Many countries have been screening pregnant women for Hepatitis B infection and these programs have helped reduced the prevalence of the disease [14]. In The Gambia, vaccination of neonates has been introduced country wide since 1990. Women who were born in the year 1990 and after are very likely to have had the vaccination against hepatitis B infection.

Hepatitis B virus (HBV) is a hepadnavirus [15]. ,Hepatitis B virus produces 9 different subtypes and genotypes (A – I) with a putative 10th genotype ‘J’ isolated from a single individual [16]. Sub-type E is commoner in The Gambia and individuals infected with genotype E have high viral loads, high frequency of Hepatitis B e antigen (HBeAg) -positivity and transmit HBV perinatally [17, 18].

Hepatitis B e antigen (HBeAg), provides a convenient, readily detectable, qualitative marker of HBV replication and relative infectivity.
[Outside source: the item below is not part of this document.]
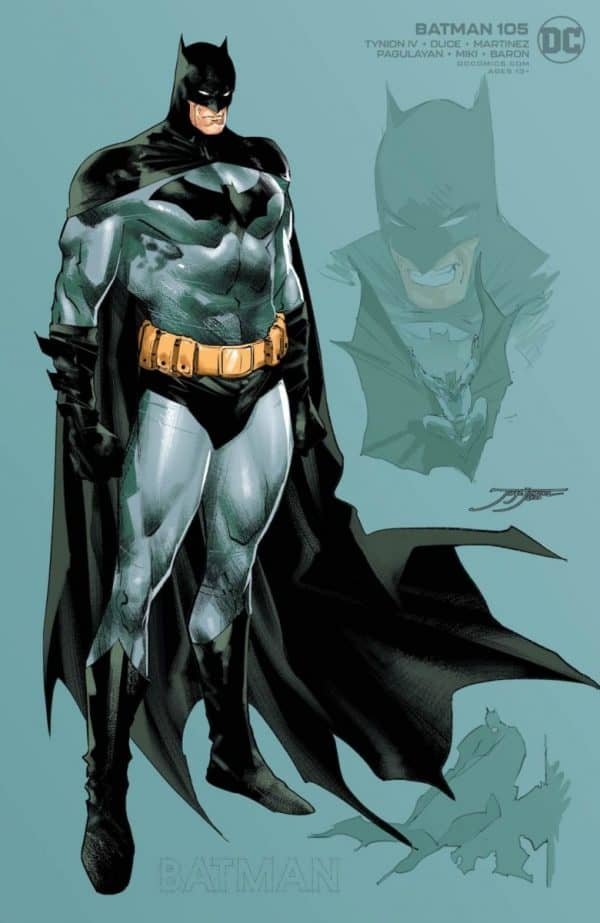Batman-105-3-600x923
HBeAg positivity is associated with increased perinatal transmission [17].

The virus is transmitted by parenteral route, sexual contact and vertical transmission [19, 20]. About 10% of transmission occurs in utero [19]. Most of the vertical transmission occurs intrapartum [19]. Mothers who are both positive for Hepatitis B s antigen (HBsAg) and HBeAg have up to 90% chance of transmitting the disease to their neonates [19, 20]. Neonatal transmission mainly occurs at, or around the time of birth through the mixing of maternal blood and genital secretions. Approximately 25% of the carrier neonate will die from cirrhosis or hepatic carcinoma between late childhood and adulthood [19, 20]. Hepatitis B virus is not teratogenic [19, 20].

Pregnancy does not alter the natural history of hepatitis B infection. About 90% of pregnant women will clear the infection just like other adults [21]. Vertical transmission is the commonest mode of transmission worldwide [21]. Without immunoprophylaxis vertical transmission occurs 70 to 90% if the mothers are HBeAg positive [21]. This is reduced to 40% if the mother is HBeAg negative [21]. Overall, vertical transmission is reduced to 5 to 10% with passive and active vaccination if the mother is HBeAg positive [21]. However, mothers with high viral load despite immunoprophylaxis will have 8 to 32% of infants developing the infection and if treatment is given at the third trimester it may reduce the infection rate to almost 0 % [21]. About 1% of pregnant women will develop fulminant hepatitis, resulting in massive hepatic necrosis [21]. About 10% of pregnant women who are positive for HBsAg will become chronic carriers, and 10% of these chronic carriers will develop cirrhosis and hepatocellular carcinoma.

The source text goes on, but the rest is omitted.